DOCUMENT EXCERPT:
Mary Koik, (202) 367-1861 x7231

January 29, 2020

(Washington, D.C.) – African American History Month is a time to honor the stories of Black Americans and their contributions to America. In recognition of these incredible stories, the American Battlefield Trust — a national nonprofit organization that preserves battlefields of the Revolutionary War, War of 1812 and Civil War — recommends these events at historic sites nationwide.

February 8: Seizing Freedom Tour, Fort Oglethorpe, Ga.
A free, one-hour guided tour begins at the national park visitor center and utilizes a car caravan to explore sites throughout the park associated with often-untold stories of African American involvement in the Battle of Chickamauga. Check back for details

February 8: From Civil War to Civil Rights Frederick, Md.
Join a ranger from Monocacy National Battlefield to explore how the Civil War and Reconstruction affected the expansion of voting rights in the United States. Through images, story, and facilitated dialogue; we'll consider the connection between the 15th and 19th Amendments to the U.S. Constitution. Learn more.

February 9: Black & Native American Troops at the Battle of Monmouth, Manalapan, N.J.
Explore the stories of Black and Native American troops who fought in the pivotal Revolutionary War Battle of Monmouth during this special program in the state park visitor center auditorium. Learn more.

February 10: Selective Service: Soldiers of Color in the Atlantic World, Ticonderoga, N.Y.
Fort Ticonderoga curator Matthew Keagle will explore how the armies of the early modern Atlantic World policed the boundaries of race and military service during an era of global imperial conflict. This program will provide context to the complex, and often contradictory, history of soldiers of color on both sides of the Atlantic Ocean in the 18th century. Learn more.

February 22: From Enslaved to Soldier, Fredericksburg, Va.
Join historian Steward Henderson for a four-hour exploration of African American history in the area, from the city docks where the first slaves arrived, to plantation homes where they labored to sites of mass self-emancipation during the Civil War. This registration-required program is offered by Fredericksburg Tours. Learn more.

THE TASK: In the press release on African American History Month events, which historian leads the four-hour program in Fredericksburg, Va.?

RECORD LIST:
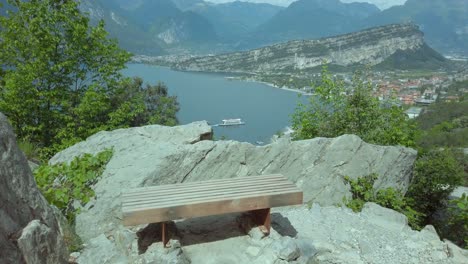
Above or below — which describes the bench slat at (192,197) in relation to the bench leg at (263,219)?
above

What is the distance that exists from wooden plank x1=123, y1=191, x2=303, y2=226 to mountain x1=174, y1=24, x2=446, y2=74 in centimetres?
13429

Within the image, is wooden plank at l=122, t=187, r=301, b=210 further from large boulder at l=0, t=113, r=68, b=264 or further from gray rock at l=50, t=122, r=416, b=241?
gray rock at l=50, t=122, r=416, b=241

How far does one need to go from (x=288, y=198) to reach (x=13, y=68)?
9.19 m

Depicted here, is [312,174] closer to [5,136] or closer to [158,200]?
[158,200]

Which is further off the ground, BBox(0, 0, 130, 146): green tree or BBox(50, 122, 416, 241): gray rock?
BBox(0, 0, 130, 146): green tree

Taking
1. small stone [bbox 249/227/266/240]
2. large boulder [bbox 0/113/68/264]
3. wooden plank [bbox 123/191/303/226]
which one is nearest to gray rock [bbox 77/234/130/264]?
wooden plank [bbox 123/191/303/226]

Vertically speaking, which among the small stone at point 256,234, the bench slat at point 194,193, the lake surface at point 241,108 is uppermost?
the bench slat at point 194,193

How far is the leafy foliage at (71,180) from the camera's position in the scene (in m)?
5.15

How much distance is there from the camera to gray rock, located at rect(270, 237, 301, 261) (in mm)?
4195

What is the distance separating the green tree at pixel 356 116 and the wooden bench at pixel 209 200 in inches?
184

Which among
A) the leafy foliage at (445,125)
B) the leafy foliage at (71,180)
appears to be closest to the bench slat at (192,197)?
the leafy foliage at (71,180)

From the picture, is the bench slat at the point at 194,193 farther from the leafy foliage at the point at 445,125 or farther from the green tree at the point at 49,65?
the leafy foliage at the point at 445,125

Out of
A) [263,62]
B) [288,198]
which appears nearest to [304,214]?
[288,198]

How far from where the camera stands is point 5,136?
10.2 ft
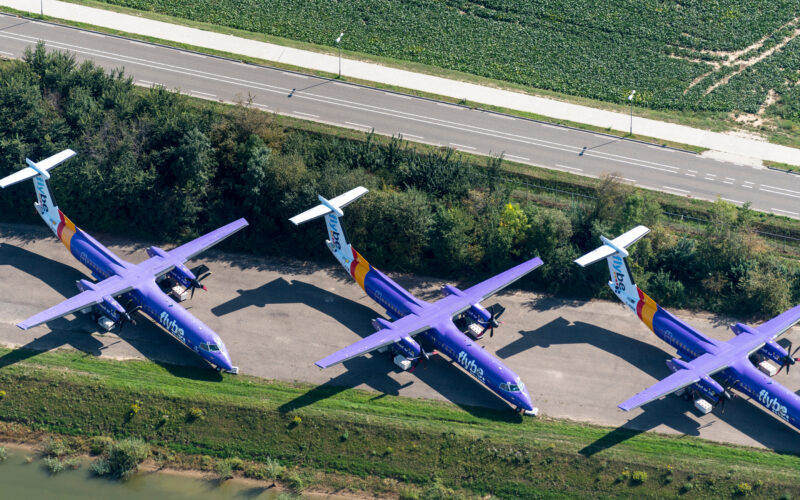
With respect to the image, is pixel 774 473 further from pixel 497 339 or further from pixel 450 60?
pixel 450 60

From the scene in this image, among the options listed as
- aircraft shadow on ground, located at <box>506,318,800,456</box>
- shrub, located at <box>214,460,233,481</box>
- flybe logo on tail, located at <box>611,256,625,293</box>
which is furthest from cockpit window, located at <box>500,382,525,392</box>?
shrub, located at <box>214,460,233,481</box>

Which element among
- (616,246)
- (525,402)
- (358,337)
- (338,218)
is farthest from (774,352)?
(338,218)

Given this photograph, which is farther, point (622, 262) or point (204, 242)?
point (204, 242)

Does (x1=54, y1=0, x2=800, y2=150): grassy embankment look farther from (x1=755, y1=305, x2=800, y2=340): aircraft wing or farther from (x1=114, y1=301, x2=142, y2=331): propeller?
(x1=114, y1=301, x2=142, y2=331): propeller

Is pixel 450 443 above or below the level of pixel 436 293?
below

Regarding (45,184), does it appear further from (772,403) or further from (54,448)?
(772,403)

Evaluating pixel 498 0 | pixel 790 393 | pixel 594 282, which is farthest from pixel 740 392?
pixel 498 0
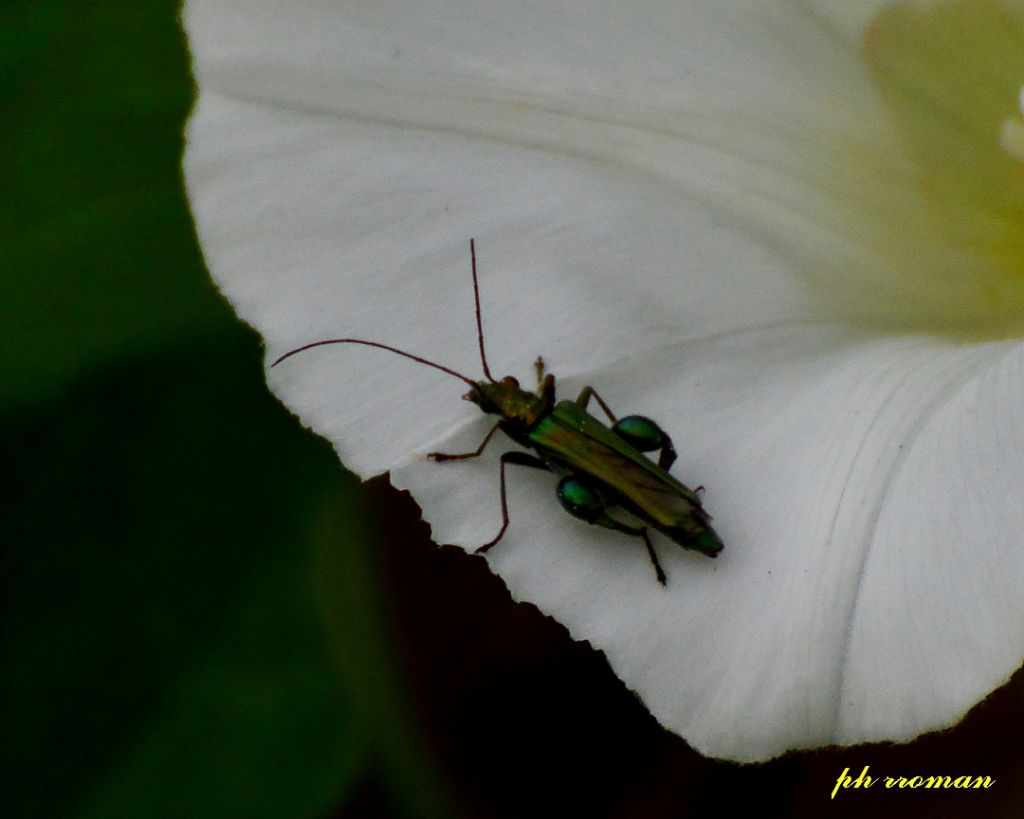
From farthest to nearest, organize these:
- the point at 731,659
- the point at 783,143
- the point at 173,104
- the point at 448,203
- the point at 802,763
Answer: the point at 173,104, the point at 802,763, the point at 783,143, the point at 448,203, the point at 731,659

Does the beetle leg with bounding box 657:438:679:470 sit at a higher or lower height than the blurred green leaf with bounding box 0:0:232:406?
higher

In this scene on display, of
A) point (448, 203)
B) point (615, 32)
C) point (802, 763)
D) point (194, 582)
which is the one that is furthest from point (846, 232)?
point (194, 582)

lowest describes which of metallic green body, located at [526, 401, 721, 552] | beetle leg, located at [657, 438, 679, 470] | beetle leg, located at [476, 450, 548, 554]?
beetle leg, located at [476, 450, 548, 554]

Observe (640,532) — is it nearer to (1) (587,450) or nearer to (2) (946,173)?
(1) (587,450)

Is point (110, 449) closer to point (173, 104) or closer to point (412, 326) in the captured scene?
point (173, 104)
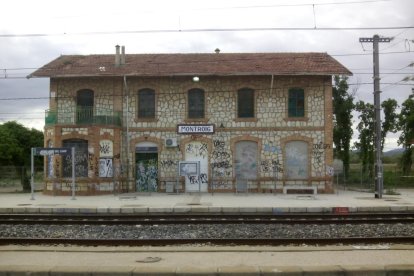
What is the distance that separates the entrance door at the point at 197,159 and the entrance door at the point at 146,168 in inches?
67.3

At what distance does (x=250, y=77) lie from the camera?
27688 millimetres

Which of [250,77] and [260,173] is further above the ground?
[250,77]

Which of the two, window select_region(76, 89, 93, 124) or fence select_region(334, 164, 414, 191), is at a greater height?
window select_region(76, 89, 93, 124)

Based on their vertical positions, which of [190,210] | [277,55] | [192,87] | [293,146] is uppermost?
[277,55]

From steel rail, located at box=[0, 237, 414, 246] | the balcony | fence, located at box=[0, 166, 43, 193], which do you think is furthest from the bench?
steel rail, located at box=[0, 237, 414, 246]

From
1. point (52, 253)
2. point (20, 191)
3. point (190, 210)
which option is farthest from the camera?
point (20, 191)

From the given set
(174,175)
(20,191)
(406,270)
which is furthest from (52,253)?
(20,191)

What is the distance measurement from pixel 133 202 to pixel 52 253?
37.9 feet

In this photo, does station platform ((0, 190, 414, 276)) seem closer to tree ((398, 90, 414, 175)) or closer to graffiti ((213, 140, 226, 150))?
graffiti ((213, 140, 226, 150))

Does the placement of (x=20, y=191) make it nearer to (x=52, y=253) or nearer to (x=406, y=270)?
(x=52, y=253)

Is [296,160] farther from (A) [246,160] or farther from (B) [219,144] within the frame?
(B) [219,144]

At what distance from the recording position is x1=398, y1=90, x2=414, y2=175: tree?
3706cm

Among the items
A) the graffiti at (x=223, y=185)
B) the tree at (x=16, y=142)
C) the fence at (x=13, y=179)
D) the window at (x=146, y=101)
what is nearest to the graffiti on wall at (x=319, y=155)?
the graffiti at (x=223, y=185)

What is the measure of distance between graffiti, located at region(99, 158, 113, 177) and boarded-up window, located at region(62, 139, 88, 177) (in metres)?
0.79
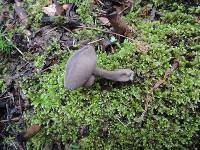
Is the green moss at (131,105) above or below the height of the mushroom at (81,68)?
below

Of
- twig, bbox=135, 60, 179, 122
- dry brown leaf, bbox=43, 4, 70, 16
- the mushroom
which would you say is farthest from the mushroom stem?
dry brown leaf, bbox=43, 4, 70, 16

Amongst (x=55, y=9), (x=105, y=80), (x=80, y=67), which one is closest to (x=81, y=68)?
(x=80, y=67)

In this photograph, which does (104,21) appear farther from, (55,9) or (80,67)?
(80,67)

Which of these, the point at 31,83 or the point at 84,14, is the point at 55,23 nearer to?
the point at 84,14

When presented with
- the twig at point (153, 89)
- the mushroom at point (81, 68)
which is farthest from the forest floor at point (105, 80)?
the mushroom at point (81, 68)

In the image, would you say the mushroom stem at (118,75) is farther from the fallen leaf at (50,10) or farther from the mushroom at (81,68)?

EXERCISE OUTPUT: Steward Henderson